> [Task]
Count the lines in the data below where the string "assets" occurs, please, and give the number alone.

[Items from a data source]
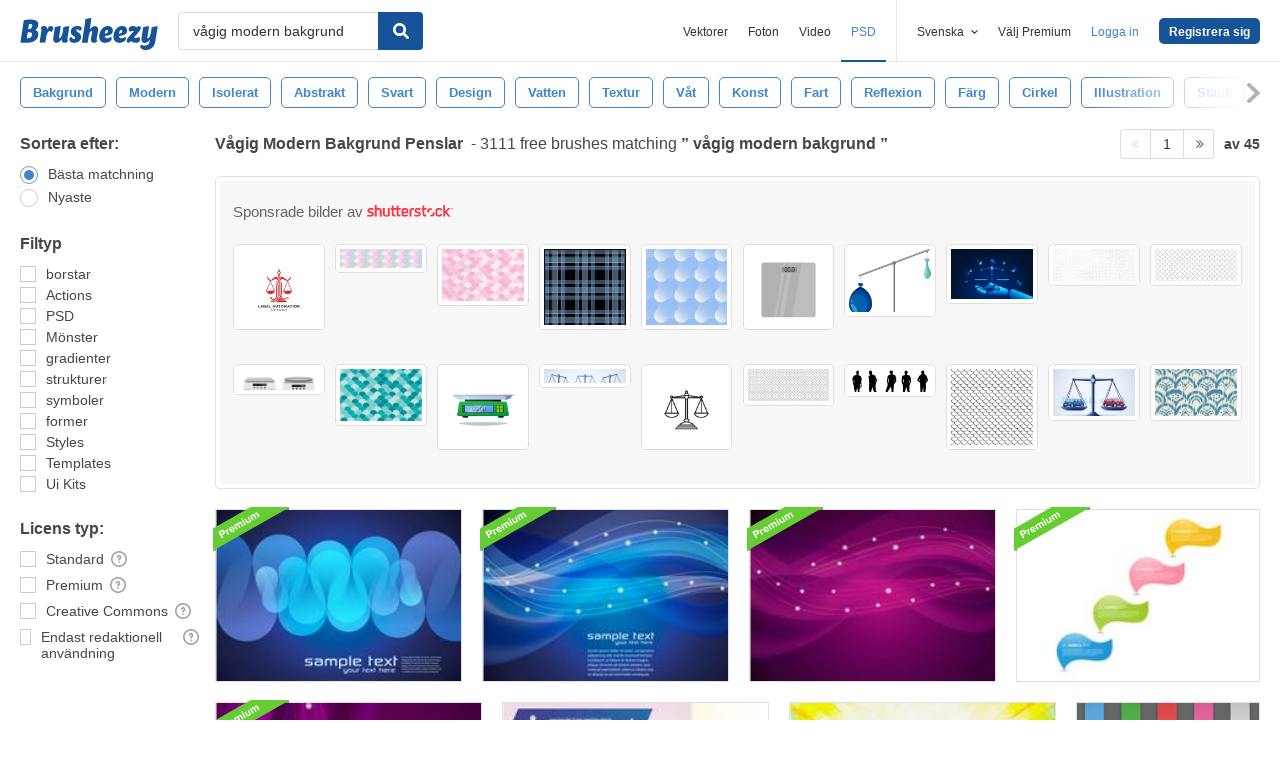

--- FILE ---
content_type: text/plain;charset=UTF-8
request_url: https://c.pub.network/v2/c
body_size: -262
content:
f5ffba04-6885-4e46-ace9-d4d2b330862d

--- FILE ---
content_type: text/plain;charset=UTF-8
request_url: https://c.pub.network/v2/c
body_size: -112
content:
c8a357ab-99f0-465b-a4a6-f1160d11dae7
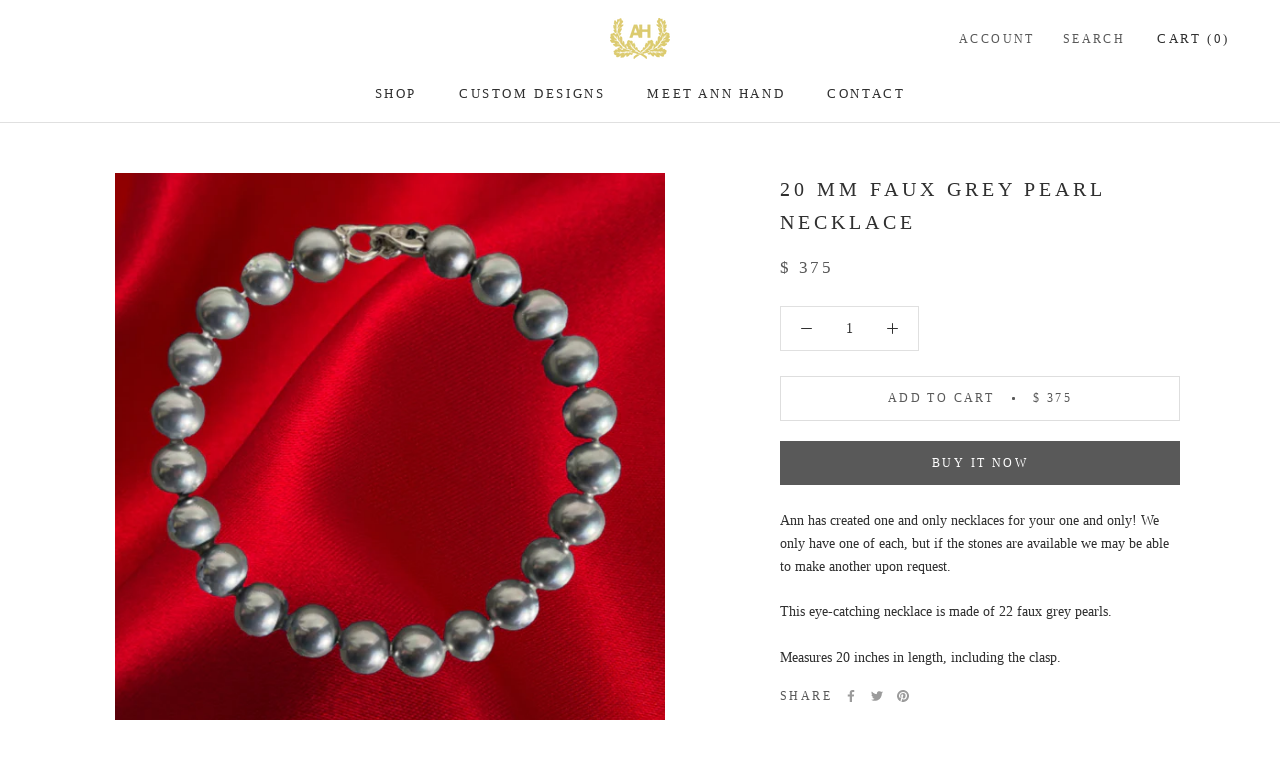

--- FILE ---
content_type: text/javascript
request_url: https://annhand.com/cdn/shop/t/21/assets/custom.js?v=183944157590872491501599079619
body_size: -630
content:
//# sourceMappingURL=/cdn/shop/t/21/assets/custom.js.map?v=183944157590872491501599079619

> [Output for this exercise]
2